* **Texte fourni**
Ce dérapage est allé trop loin. Si loin que Madame [J] [X] n’a pas souhaité poursuivre sa mission au sein de Coyote et a quitté la Société car cela lui était insupportable. L’idée de vous croiser dans les couloirs la terrifiait, si bien que suite à sa demande, nous l’avons autorisée à faire du télétravail lors de votre visite au siège prévue la semaine du 13 janvier, pour éviter de vous croiser dans les locaux de la société.

Votre comportement est inacceptable et nous ne pouvons le tolérer au sein de notre entreprise.

Nous avons dû gérer et rassurer le cabinet de recrutement qui nous a accompagné dans l’embauche de [X]. Ce cabinet ne souhaite plus travailler avec nous. Ce dérapage porte sérieusement atteinte à l’image de notre société.

Nous ne pouvons tolérer vos agissements et attitudes qui portent un sérieux préjudice à la société et rend impossible votre maintien dans l’entreprise.

Pour ces raisons, nous nous trouvons dans l’obligation de prononcer votre licenciement pour fautes graves.

[‘] ».

Le 12 juin 2020, M.[C] [W] a saisi le conseil de prud’hommes de Nanterre aux fins d’obtenir, au titre de l’exécution de son contrat de travail, un rappel de salaire pour la période de mise à pied, et, au titre de la rupture de son contrat de travail, la requalification de son licenciement en un licenciement sans cause réelle et sérieuse, et le paiement des indemnités afférentes, ce à quoi la société s’est opposée.

Par jugement rendu le 13 juin 2022, notifié le 17 juin 2022, le conseil a statué comme suit :

dit et juge que le licenciement de M.[C] [W] est fondé sur des fautes graves

déboute M.[C] [W] de toutes ses demandes

déboute la société Coyote System de toutes ses demandes reconventionnelles

dit que chacune des parties conservera à sa charge ses éventuels dépens.

Le 12 juillet 2022, M.[C] [W] a relevé appel de cette décision par voie électronique.

Selon ses dernières conclusions remises au greffe le 6 avril 2023, M.[C] [W] demande à la cour de :

infirmer le jugement entrepris

dire le licenciement sans cause réelle et sérieuse

condamner la société Coyote System au paiement des sommes suivantes :

irrégularité de la procédure : 9 610 euros

paiement de la mise à pied injustifiée du 14/01 au 29/01 : 4 805 euros

préavis : 28 830 euros

indemnité licenciement : 12 813,33 euros

dommages et intérêts : 48 050 euros

article 700 du code de procédure civile : 4 000 euros

débouter la société Coyote System de ses moyens fins et conclusions

condamner la société Coyote System à remettre sous astreinte de 100 euros par jour de retard les documents sociaux rectifiés (bulletin de salaire, certificat de travail, attestation Pôle emploi’)

condamner la société Coyote System aux entiers dépens.

* **Consignes**
Veuillez recopier la décision de justice en commençant au passage qui contient « Nous ne pouvons tolérer » et en vous arrêtant après « société s’est opposée. », et changez-y « Nanterre » en « Versailles ». Ces enregistrements proviennent d’une autre source.

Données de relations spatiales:
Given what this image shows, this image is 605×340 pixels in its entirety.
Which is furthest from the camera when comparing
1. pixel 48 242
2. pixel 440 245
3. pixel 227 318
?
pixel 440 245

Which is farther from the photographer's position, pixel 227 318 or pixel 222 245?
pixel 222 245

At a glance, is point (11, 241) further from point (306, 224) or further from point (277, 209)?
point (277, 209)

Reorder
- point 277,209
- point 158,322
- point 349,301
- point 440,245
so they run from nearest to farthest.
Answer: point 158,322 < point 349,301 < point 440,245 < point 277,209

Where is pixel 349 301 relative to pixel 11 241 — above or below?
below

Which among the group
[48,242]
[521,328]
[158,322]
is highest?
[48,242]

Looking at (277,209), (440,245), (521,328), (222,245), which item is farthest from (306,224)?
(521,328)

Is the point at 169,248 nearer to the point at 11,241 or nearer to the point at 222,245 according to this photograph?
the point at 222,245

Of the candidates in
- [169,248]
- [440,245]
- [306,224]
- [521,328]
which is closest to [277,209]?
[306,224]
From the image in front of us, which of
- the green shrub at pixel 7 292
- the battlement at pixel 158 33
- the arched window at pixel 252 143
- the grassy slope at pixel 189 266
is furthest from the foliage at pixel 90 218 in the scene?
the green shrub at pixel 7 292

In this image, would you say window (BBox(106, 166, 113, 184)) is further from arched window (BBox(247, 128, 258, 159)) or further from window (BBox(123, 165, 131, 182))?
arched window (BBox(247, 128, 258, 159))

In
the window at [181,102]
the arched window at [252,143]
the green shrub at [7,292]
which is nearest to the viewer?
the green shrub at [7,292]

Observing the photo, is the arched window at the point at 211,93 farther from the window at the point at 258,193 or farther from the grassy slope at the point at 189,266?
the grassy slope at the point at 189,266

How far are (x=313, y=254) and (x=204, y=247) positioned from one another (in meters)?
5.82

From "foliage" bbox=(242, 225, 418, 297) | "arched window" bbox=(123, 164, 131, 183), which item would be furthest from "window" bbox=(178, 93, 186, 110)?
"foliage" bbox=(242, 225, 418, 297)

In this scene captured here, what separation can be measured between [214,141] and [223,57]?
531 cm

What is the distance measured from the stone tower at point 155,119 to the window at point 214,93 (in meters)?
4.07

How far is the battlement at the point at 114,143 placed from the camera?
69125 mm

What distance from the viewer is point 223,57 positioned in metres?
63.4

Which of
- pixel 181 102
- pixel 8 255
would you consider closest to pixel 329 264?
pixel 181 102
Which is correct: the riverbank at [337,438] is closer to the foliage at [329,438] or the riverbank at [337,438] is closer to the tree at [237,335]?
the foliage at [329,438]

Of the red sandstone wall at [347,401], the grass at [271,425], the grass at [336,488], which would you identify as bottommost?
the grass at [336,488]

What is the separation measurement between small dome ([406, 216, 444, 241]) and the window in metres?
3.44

* **Réponse**
Nous ne pouvons tolérer vos agissements et attitudes qui portent un sérieux préjudice à la société et rend impossible votre maintien dans l’entreprise.

Pour ces raisons, nous nous trouvons dans l’obligation de prononcer votre licenciement pour fautes graves.

[‘] ».

Le 12 juin 2020, M.[C] [W] a saisi le conseil de prud’hommes de Versailles aux fins d’obtenir, au titre de l’exécution de son contrat de travail, un rappel de salaire pour la période de mise à pied, et, au titre de la rupture de son contrat de travail, la requalification de son licenciement en un licenciement sans cause réelle et sérieuse, et le paiement des indemnités afférentes, ce à quoi la société s’est opposée.